English man of letters
Born 1797 Died 1833

George James Welbore Agar-Ellis, born on the 14th of January 1797, was the only son of the 2nd Viscount Clifden. He was educated at Westminster school and at Christ Church, Oxford. In 1818 he was returned to parliament as member for Heytesbury. He afterwards represented Seaford (1820), Ludgershall (1826) and Okehampton (1830). He seconded Canning's motion in 1822 for a bill to relieve the disabilities of Roman Catholic peers, and consistently supported liberal principles. In party politics, however, he took little interest, but he zealously advocated in parliament and elsewhere that state encouragement should be given to the cause of literature and the fine arts. In 1824 he was the leading promoter of the grant of £57,000 for the purchase of John Julius Angerstein's collection of pictures, which formed the foundation of the National Gallery.
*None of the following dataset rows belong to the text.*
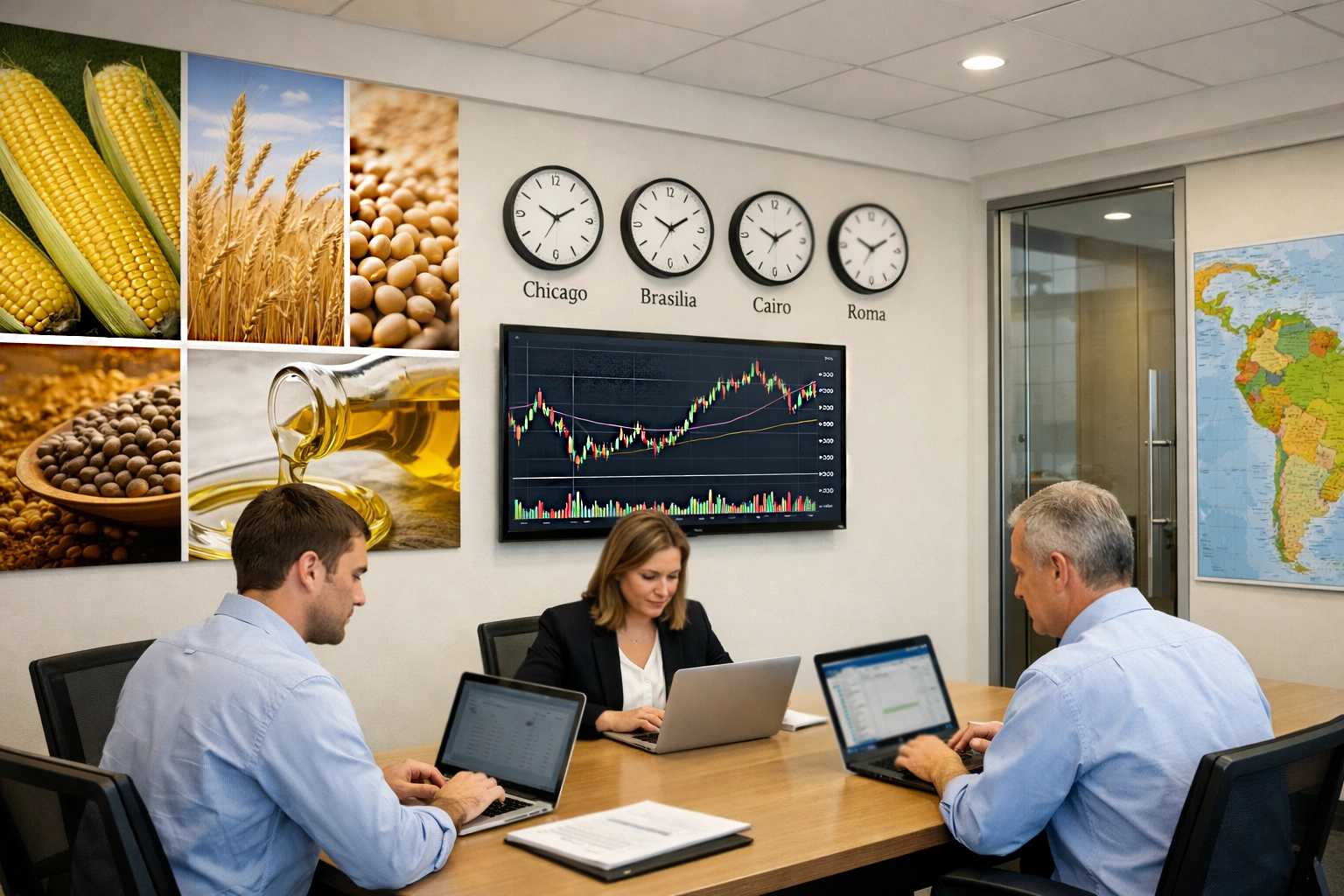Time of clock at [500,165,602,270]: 10:10
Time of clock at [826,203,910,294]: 10:10
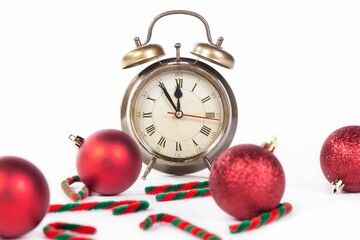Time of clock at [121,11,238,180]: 11:54
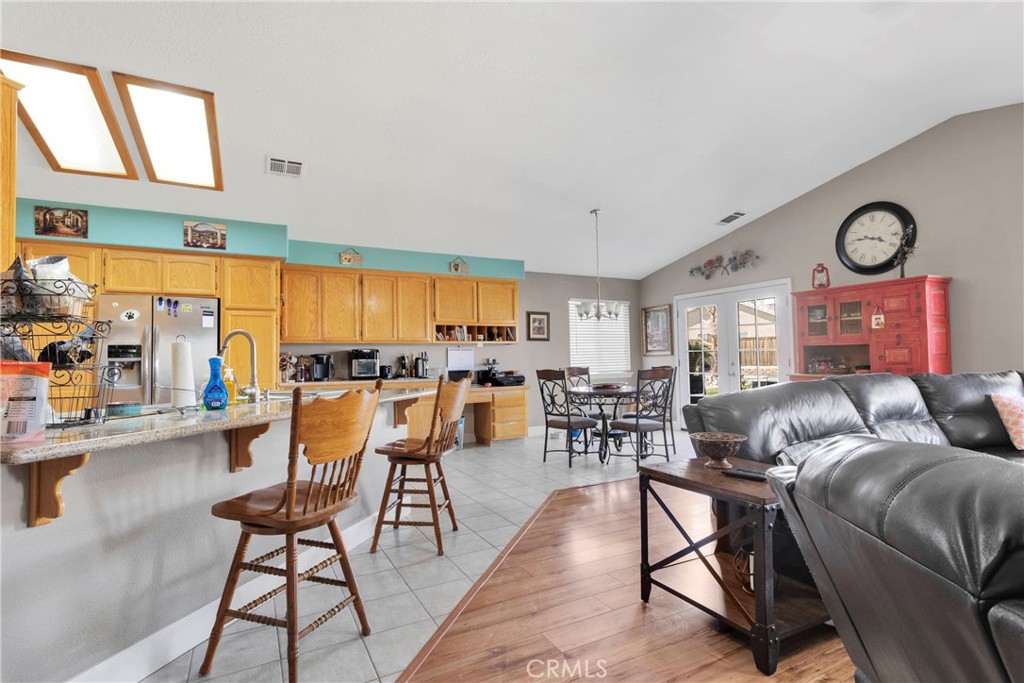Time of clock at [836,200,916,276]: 3:46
On the formation of Lord Grey's administration, in November 1830, he was appointed chief commissioner of woods and forests, but was compelled by delicate health to resign it after two months' occupancy. In June 1831, during the lifetime of his father, he was raised to the House of Lords, receiving an English peerage with the title of Baron Dover. He was president (1832) of the Royal Society of Literature, a trustee of the British Museum and of the National Gallery, and a commissioner of public records. He died on the 10th of July 1833.

Lord Dover's works are chiefly historical, and include The True History of the Iron Mask, extracted from Documents in The French Archives (1826), Inquiries respecting the Character of Clarendon (1827), and a Life of Frederick II (1831). He also edited the Ellis Correspondence (1829) and Walpole's Letters to Sir Horace Mann (1833).

Being the entry for DOVER, GEORGE JAMES WELBORE AGAR-ELLIS, BARON in the 1911 Encyclopedia Britannica, the text of which lies within the public domain.